Hanya saja, suasana riuh rendah kemarin sudah tak terlihat lagi.
Ada musik tapi tak ada penari, dan meski orang-orang datang dan pergi, tak satu pun anggota Serikat Dagang Silver River yang menyambut dan menyalami tamu satu per satu.
Secara teknis ini pesta, tapi sama sekali tak terasa seperti pesta.
“Keramahannya benar-benar kurang, ck.”
“……Itukah yang mau kau keluhkan sekarang?”
Wang So-so menatapku dengan ekspresi tak percaya.
“Hm?

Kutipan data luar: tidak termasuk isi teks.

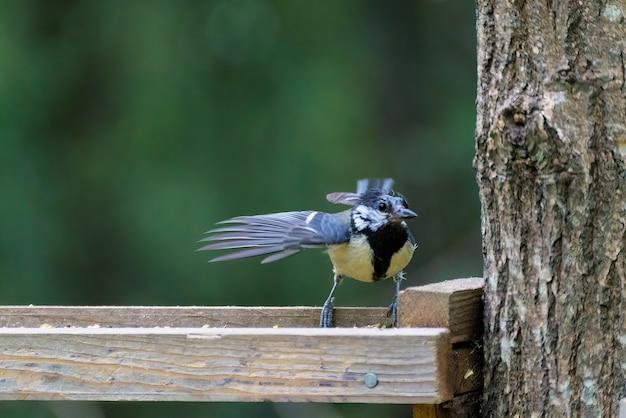 Молодой синица ищет пищу на деревянном подносе, заполненном семенами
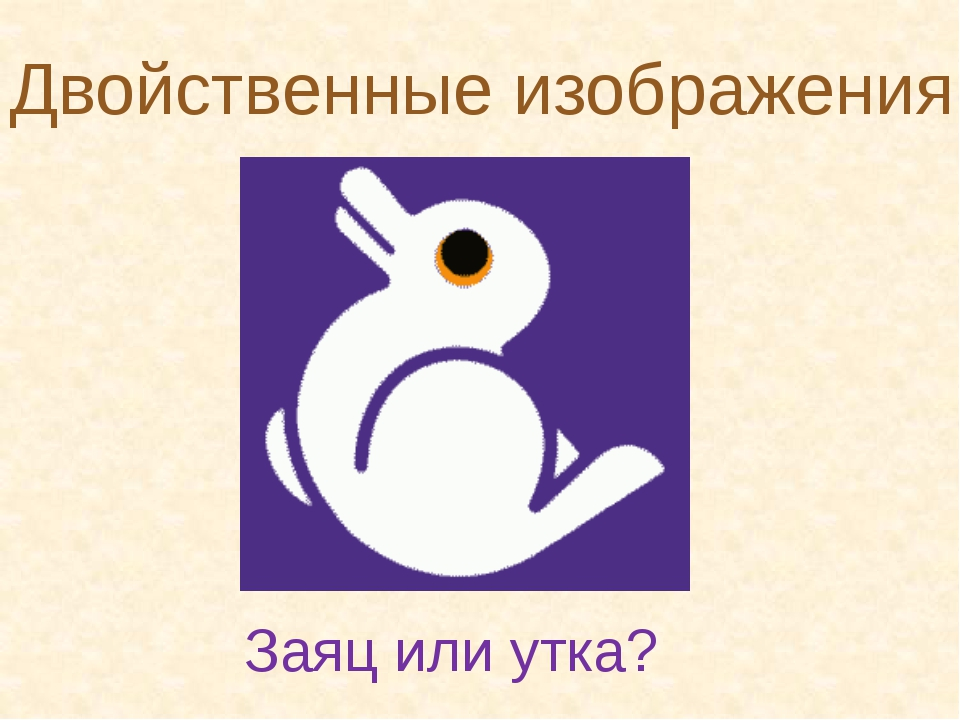 Двойственные изображения Заяц или утка?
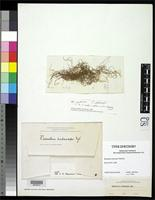 Filed as Ramalina subanceps Nylander, W. 1876 [family RAMALINACEAE]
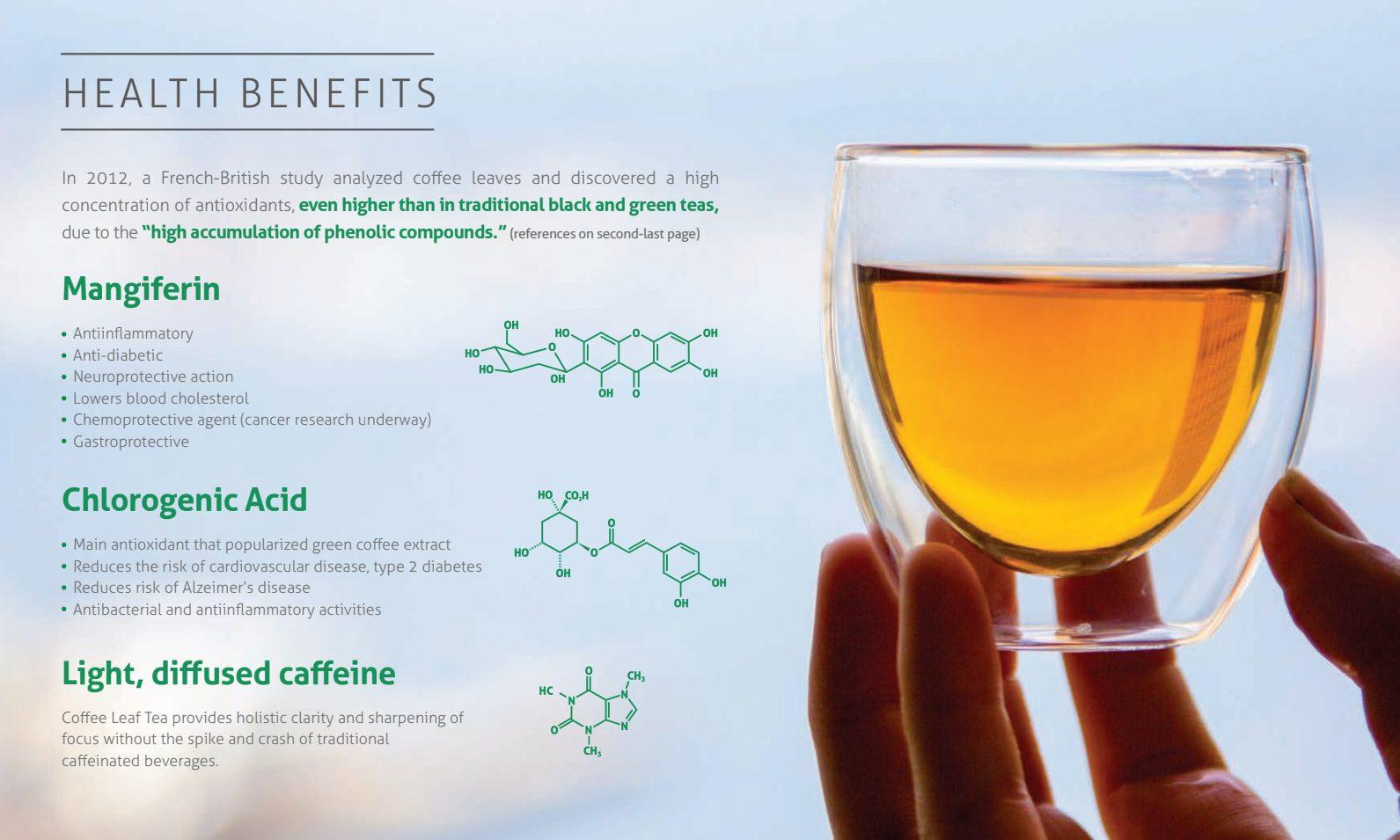 Coffee Leaf Health Benefits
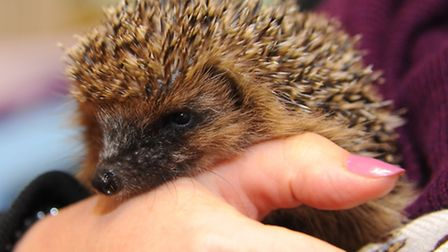 One of the hedgehogs Jayne Moore looks after. Picture by: Sonya Duncan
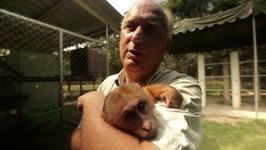 S01 E05 - Slow Loris - Animal Rescue Thailand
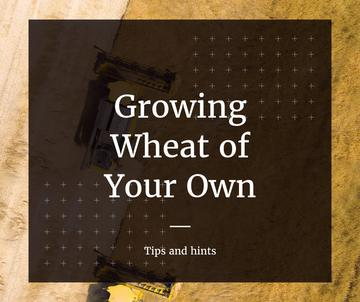 Tips and hints for growing wheat of your own poster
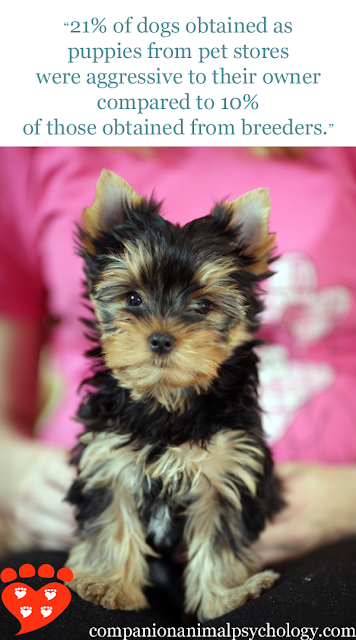 Cute Yorkie puppy - but puppies from pet stores have more behaviour problems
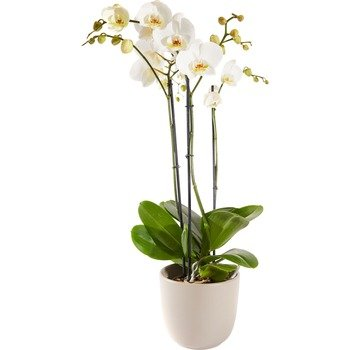 Orchid including pot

Kenapa?”
“Kebanggaan favorit Ketua Serikat Dagang adalah Jeong So-gun yang masuk Akademi dan naik ke posisi Pemimpin Balai Agung.”
“Terus?”
“……Apa maksudmu ‘terus’? Kau hancurkan keduanya dalam sekali pukul.”
Bukan salahku kalau anak kesayangannya tumbang dalam satu serangan, kan?
‘Aku bahkan tak memukulnya terlalu keras.’
Kalau sudah menghunus senjata, harus berkomitmen untuk menghancurkan lawan seketika.
Kalau dia melakukannya, dia tak akan tumbang begitu menyedihkan.
Guncangan yang merambat melalui tanganku saat menahan Qi Tombaknya bukan hal sepele, lagipula.
‘Pasti ada anggota keluarga Ketua Serikat Dagang Silver River yang mengonsumsi Pil Spiritual dan Ramuan Spiritual setiap triwulan, ya?’
Jeong So-gun tumbang dalam satu pukulan murni karena kesombongannya sendiri.
Kepercayaan sombong bahwa dia bisa dengan mudah menaklukkan orang sepertiku itulah yang menghancurkannya dari dalam.
Tanpa itu, dia bisa bertahan beberapa pertukaran lagi.
Yah, aku tetap akan menang pada akhirnya.
“Di mataku, dia tak punya keahlian untuk jadi Pemimpin Balai Agung. Jelas dia membeli posisinya dengan dana dari belakang……”
“Bukan itu intinya.”
Wang So-so masih menatapku dengan ekspresi tak percaya itu.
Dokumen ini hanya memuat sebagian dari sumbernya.